**EXERCISE DETAILS**
Start at the line containing "Within the shown scene, which of" and transcribe every line exactly through the end of the records below, and only those lines.
>>>>>
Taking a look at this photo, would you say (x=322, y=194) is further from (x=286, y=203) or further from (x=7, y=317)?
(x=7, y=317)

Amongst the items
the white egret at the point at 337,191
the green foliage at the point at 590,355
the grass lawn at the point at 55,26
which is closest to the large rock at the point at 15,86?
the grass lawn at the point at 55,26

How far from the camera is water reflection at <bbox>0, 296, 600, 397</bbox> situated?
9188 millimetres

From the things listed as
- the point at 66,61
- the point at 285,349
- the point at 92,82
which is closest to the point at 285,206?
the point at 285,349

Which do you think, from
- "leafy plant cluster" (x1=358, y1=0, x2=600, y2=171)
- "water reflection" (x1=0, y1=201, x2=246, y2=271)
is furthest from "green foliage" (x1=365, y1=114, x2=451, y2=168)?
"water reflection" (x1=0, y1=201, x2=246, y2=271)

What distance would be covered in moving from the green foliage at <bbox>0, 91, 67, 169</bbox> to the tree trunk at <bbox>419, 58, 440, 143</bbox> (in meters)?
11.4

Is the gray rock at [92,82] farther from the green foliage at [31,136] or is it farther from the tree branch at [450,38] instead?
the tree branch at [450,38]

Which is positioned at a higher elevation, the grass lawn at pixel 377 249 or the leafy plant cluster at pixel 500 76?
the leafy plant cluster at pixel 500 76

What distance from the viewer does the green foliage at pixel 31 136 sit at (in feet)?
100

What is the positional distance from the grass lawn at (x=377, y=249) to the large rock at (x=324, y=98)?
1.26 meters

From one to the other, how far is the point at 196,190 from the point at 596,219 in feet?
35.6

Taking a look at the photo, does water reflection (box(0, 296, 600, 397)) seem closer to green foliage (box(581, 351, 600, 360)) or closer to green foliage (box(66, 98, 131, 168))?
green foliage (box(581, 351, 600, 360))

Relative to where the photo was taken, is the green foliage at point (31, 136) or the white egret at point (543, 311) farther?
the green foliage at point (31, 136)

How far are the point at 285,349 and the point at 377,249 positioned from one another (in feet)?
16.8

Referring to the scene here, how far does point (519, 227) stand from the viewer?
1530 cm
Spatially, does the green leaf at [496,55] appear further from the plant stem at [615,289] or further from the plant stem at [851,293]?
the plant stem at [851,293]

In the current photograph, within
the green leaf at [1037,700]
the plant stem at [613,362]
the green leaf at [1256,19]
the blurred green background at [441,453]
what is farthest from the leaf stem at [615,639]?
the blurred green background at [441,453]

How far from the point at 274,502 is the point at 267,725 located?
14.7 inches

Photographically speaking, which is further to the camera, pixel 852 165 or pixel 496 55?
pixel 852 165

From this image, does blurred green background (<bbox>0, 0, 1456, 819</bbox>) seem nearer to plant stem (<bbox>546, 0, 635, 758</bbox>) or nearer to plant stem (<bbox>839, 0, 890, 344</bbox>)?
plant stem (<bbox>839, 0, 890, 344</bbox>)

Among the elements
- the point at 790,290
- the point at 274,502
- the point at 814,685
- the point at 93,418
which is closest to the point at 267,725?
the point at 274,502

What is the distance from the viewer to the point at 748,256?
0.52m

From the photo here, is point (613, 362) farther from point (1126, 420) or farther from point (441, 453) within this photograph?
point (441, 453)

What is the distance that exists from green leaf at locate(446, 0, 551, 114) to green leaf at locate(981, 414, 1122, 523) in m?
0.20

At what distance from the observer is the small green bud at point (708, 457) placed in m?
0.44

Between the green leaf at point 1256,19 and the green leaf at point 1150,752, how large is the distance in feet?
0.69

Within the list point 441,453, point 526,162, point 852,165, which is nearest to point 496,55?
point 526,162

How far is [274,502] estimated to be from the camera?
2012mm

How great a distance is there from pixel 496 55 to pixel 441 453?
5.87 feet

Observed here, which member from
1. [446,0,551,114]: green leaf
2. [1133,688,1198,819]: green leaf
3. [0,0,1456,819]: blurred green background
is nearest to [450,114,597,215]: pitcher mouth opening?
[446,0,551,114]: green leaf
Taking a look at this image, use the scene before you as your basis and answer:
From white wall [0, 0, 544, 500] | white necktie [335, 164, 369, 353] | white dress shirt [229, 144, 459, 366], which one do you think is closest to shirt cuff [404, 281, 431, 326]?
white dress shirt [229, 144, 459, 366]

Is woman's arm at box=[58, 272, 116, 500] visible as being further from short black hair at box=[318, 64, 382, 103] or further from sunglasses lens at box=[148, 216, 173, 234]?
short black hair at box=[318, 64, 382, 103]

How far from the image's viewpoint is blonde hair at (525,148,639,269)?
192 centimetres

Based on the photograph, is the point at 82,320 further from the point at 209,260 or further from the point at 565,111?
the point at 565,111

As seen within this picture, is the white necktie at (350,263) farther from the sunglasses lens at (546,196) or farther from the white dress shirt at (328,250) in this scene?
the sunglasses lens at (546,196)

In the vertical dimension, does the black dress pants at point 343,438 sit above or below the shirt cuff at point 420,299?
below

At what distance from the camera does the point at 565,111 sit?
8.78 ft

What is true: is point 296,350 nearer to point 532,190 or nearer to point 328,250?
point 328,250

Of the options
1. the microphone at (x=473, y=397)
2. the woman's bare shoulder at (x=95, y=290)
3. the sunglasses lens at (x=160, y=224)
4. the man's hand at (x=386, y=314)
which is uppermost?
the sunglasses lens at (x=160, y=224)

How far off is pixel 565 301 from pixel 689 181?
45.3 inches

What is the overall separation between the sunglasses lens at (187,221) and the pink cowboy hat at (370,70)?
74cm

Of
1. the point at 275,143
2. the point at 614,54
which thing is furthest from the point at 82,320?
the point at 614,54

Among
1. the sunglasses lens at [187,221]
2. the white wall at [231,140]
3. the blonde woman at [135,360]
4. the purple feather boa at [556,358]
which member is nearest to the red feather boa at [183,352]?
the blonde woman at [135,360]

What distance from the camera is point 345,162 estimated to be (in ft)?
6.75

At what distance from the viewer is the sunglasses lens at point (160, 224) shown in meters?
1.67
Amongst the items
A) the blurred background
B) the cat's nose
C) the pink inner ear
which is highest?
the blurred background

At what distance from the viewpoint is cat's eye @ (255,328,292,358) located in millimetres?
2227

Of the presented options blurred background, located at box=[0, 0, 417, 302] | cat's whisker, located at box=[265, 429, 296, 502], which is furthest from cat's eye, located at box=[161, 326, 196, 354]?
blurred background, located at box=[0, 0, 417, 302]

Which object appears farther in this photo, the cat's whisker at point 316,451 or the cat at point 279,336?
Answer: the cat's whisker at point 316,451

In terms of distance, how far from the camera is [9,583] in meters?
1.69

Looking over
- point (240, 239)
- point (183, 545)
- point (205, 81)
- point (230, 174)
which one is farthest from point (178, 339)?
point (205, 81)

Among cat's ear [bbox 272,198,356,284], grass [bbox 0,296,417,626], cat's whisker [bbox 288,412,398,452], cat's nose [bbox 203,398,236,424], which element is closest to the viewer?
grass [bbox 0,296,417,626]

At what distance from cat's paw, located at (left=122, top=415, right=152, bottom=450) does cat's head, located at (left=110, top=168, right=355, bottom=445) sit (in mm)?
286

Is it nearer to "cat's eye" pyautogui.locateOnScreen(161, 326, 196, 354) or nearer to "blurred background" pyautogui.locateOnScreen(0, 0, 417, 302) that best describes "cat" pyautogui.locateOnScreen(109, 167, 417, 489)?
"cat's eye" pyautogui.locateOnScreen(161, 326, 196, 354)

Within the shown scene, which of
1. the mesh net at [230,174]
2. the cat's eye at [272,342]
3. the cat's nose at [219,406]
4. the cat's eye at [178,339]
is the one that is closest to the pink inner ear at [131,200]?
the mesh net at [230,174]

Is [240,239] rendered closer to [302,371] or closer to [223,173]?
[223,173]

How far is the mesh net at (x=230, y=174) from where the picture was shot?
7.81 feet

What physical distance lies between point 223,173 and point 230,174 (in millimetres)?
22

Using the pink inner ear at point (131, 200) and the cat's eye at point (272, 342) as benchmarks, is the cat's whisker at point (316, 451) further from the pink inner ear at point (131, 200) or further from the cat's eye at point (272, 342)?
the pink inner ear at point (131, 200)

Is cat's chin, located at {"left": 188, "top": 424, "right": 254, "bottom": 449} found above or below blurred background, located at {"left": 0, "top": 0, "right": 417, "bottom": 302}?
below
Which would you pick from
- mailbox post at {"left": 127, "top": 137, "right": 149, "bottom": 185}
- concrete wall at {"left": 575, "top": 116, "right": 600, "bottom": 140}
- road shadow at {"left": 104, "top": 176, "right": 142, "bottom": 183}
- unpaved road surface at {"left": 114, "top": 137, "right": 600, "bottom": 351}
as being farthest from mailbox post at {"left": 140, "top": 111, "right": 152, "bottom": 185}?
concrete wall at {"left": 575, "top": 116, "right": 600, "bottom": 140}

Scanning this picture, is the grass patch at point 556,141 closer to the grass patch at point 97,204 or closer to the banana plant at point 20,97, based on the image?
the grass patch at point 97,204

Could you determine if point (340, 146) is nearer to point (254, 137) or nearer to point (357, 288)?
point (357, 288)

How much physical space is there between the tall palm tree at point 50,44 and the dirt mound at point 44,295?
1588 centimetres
<<<<<
**EXERCISE SOLUTION**
Within the shown scene, which of
1. the mesh net at [230,174]
2. the cat's eye at [272,342]
3. the cat's nose at [219,406]
4. the cat's eye at [178,339]
is the one that is closest to the pink inner ear at [131,200]?
the mesh net at [230,174]

Is [240,239] rendered closer to [302,371] or closer to [223,173]?
[223,173]

How far is the mesh net at (x=230, y=174) from where the picture was shot?
7.81 feet

What physical distance lies between point 223,173 and point 230,174 (in millimetres)?
22

Using the pink inner ear at point (131, 200) and the cat's eye at point (272, 342) as benchmarks, is the cat's whisker at point (316, 451) further from the pink inner ear at point (131, 200) or further from the cat's eye at point (272, 342)?
the pink inner ear at point (131, 200)

Is cat's chin, located at {"left": 188, "top": 424, "right": 254, "bottom": 449} found above or below blurred background, located at {"left": 0, "top": 0, "right": 417, "bottom": 302}?
below
Which would you pick from
- mailbox post at {"left": 127, "top": 137, "right": 149, "bottom": 185}
- concrete wall at {"left": 575, "top": 116, "right": 600, "bottom": 140}
- road shadow at {"left": 104, "top": 176, "right": 142, "bottom": 183}
- unpaved road surface at {"left": 114, "top": 137, "right": 600, "bottom": 351}
as being farthest from mailbox post at {"left": 140, "top": 111, "right": 152, "bottom": 185}?
concrete wall at {"left": 575, "top": 116, "right": 600, "bottom": 140}

Scanning this picture, is the grass patch at point 556,141 closer to the grass patch at point 97,204 or closer to the banana plant at point 20,97, based on the image?
the grass patch at point 97,204

Could you determine if point (340, 146) is nearer to point (254, 137) or nearer to point (357, 288)?
point (357, 288)

How much physical space is there between the tall palm tree at point 50,44 and the dirt mound at point 44,295?
1588 centimetres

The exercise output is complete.